I don’t really get much in the way of constructive criticism (and that says nothing about me as an author, but more how fandom in general is trained not to critique fanworks unless the author asks for it). I did get a critical review in my first try writing Unspoken Bond which echoed stuff I’d already been thinking (basically that I could afford to bounce around the timeline a lot more in that fic, since it covered a lot of canon elements) and inspired me to give it another go in a different way, which I’ll always be grateful for even though I’ll also always wish it hadn’t taken someone else pointing it out anonymously for me to change things around, you know?
29. Does the division of your writing across fandoms line up with your reading? What’s the biggest discrepancy?
I read (or read, past tense) a lot of Yuri on Ice fic, but somehow I never wanted to write for it very much. I did a few script things, but for the most part the anime gave me a lot of what I wanted to see, so there was less of a desire on my part to fill the gaps. But I love reading other people’s interpretations!
That’s a pretty significant exception, though. In general, writing and reading usually matches up pretty well!
31. Who’s the one character you’ve just never managed to get perfectly right?
I always feel weird trying to write Dezel and Zaveid. It’s why they always have such small parts if they’re even in my fics. I have to say, though, I actually did enjoy Dezel more than I thought I would in Click Away (he still had a really small role, though)
33. Is there any particular character whose scenes always wind up being longer/more frequent than you expected? Does the quality hold up?
MARIT. Granted, this was only for To draw on all its omnipotence, since that’s the only one that’s really let me delve into her brain so far, but I didn’t expect her to have as much to say as she did. The thing about Marit is she only becomes a main character in the last two books out of seven in Death Gate, so there’s a lot of room to talk about her that just didn’t happen in those two books. I expected her to be hard to write for that reason, but instead it was really fun to get to flesh her out a bit more! And I really think the whole fic was better for it!
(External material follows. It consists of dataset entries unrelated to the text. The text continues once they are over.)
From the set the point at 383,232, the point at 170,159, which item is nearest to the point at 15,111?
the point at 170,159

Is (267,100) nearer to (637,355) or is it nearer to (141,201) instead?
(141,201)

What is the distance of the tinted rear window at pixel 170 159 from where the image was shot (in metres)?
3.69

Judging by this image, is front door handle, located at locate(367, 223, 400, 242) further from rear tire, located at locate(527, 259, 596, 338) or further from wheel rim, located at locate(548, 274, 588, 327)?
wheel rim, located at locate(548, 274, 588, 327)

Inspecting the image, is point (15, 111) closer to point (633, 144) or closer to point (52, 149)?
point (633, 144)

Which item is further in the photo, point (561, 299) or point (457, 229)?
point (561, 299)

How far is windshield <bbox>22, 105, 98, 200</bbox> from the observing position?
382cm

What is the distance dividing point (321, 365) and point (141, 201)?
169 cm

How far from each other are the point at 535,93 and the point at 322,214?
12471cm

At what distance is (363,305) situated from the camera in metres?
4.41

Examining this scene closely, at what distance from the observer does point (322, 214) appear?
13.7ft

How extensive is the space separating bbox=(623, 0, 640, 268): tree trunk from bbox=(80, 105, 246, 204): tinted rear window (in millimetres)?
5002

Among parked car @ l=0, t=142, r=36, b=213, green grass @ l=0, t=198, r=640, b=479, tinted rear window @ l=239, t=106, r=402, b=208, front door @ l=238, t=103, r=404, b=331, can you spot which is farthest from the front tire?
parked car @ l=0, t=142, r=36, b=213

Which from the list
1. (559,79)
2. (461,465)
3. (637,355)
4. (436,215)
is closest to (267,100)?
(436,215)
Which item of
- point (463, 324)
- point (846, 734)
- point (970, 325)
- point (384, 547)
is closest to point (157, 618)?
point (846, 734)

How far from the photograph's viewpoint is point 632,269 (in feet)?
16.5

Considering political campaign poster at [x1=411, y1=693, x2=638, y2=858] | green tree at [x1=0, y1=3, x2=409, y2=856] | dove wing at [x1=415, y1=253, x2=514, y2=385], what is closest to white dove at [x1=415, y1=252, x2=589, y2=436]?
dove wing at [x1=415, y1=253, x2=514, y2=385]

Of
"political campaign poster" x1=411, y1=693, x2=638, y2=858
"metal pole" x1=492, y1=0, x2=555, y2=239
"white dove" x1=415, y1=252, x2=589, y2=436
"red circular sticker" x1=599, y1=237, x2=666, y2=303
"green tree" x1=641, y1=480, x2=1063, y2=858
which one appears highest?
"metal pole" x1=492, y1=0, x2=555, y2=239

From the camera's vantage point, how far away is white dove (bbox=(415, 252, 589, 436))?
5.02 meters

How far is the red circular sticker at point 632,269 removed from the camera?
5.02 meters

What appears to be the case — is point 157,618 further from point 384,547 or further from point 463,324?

35. Have you ever written a ship into a fic without meaning to?
There was a little more Zaveid/Lailah flirting in Treading Water than I intended, but I lowkey ship that, so it wasn’t like I minded, haha. Other than that… I don’t think so?
37. Have you ever purposefully bashed a character/ship in a fic?
*cough* Salt and Sugar *cough* Statement released by Mikleo, 200 years after Sorey’s sleep began *cough cough*
39. Do you consider yourself to have a readership?
Maybe a little one in the Zesti/Sormik crowd!
41. If you cross-post your fics on multiple sites, do you have a favorite? Are there certain fics you would only post on certain site?
I don’t cross-post fics, except sometimes to Tumblr. AO3 is vastly preferred. (I used to read from ff.net when that was more popular but never wanted to post anything there)
43. How many views has your least popular fic gotten?
Going by kudos: What is Love? and What are Friends For? both have 5 kudos and 40 and 77 hits, respectively. Going by hits, A Soft Epilogue has 38 views (but 8 kudos).
45. If you had to call yourself an author of a single genre (besides fanfic) what label would you give yourself?
Well, I use the tag “Fluff” a lot, so there’s that. Fluff, family, friendships, relationships, that sort of thing.
47. If someone you know in real life who isn’t involved in fandoms asked to read your work, would you let them? If yes, what would you recommend they read first?
Hmmm, it would definitely depend on the person, but if I trusted them enough to show them something I might have them read Wedding Bells, actually. Just because it’s pretty innocent, gets into some pretty interesting points about the Purple Prose AU, and doesn’t require a ton of context.
49. Has anyone in your life ever read your fanfic just because you wrote it?
@neodiji was really unbelievably sweet the other day and left a comment on To draw on all its omnipotence, so that counts!